Setting up and using example data • BuzzardsBay

Example data files are included with the BuzzardsBay package to facilitate code development and testing. You can also use this example data to play with the package functions independent of a pre-existing or important data archive.

Setup

Load the package:

library(BuzzardsBay)

All the example files

To put all the example data in the package in one large example data store with many files:

paths <- setup_example_dir()

by default it will be set up in a path created by tempdir() but you can also use the parent_dir argument to specify where you want it created.

A subset of example files

You can use combinations of the filter arguments to specify a subset of the data you want to include in the example data store. This will be quicker and use less disk space than including all the files.

For example to get a single deployment:

paths <- setup_example_dir(site_filter =  "RB1", deployment_filter = "2023-06-09")
print(paths$deployments)
qc_deployment(paths$deployments[1])

Or to get all the deployments for site WH1X:

paths <- setup_example_dir(site_filter =  "WH1X", delete_old = TRUE)
print(paths$deployments)

delete_old = TRUE was added to clear out the prior example data and is useful if you want to reset the example - perhaps clearing out previously run reports and QC files.

Available example datasets

These are grouped into examples for the analysis module and the qc module. The formats of the two sets of files is different so each example deployment will only work for one of the two sets of functions.

Aggregation and Analysis Module

For these deployments the test data consists of the final QC CSV and YAML files but NOT the calibration files. They are to test report_site(),check_site(), and stitch_site(). They don’t work with qc_deployment().

AB2

2024-08-16, 2024-08-27, 2024-09-05 3 consecutive deployments

E33

2024-07-09, 2024-07-23 2 consecutive deployments, second is two weeks long

WH1X

2023-06-09, 2023-06-16, 2023-06-23 3 consecutive deployments

QC Module

These files work with qc_deployment(). There are a ton of files here to support the three different import types and to demonstrate issues that have since been resolved.

Import Type 0

This was the last import type added but I assigned it a 0 as it’s a fall back simple import. It expects one CSV and one YAML file.

SIM 2025-01-04

“SIM”” is a made up site with data reformatted from another site to match the simple import inputs.
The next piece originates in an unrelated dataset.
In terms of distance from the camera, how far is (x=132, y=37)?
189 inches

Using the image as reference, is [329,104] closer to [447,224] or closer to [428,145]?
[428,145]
Import Type 1 - U24 and U26

This was the original import type supported by the package. These are based on two separate DO and Cond. loggers. For each logger there is a CSV with the data and a details text file with metadata from the calibration.

RB1 2023-06-09

First example data for U24 and U26 loggers.

OB1 2024-05-21, 2024-05-31

These two were added to resolve an issue where a sensor was swapped and placments.csv updated to indicate the swap, BUT qc_deployment) was still throwing errors.

OB1 2024-07-30

The conductivity meter had issues so a fixed (average) salinity was used for calibration breaking the QC code.

SB2X 2024-05-15, 2024-06-10

Conductivity was calibrated with a single point calibration on these two dates instead of the standard 2-point calibration.

BD1 2024-06-21

This sensor produced a weird column name:

From Kristin:
I was working through BD1 and got the error message: 

`Error in qc_deployment(deployment_dir) : The calibration data data is 
missing some expected columns: "High_Range"`

I believe it comes down to the fact that whenever I export .csv files from 
this particular sensor, it names the column "HIgh Range High Range (?S/cm)"
as opposed to the normal "High Range (?S/cm)." If I try to manually adjust
this, it screws up the dates saved in the .csv and I think spawns some other
issues with the code. I am going to try to figure out why this particular
data file exports that heading slightly differently, but could the code be
adjusted to still recognize it if "High Range" is repeated?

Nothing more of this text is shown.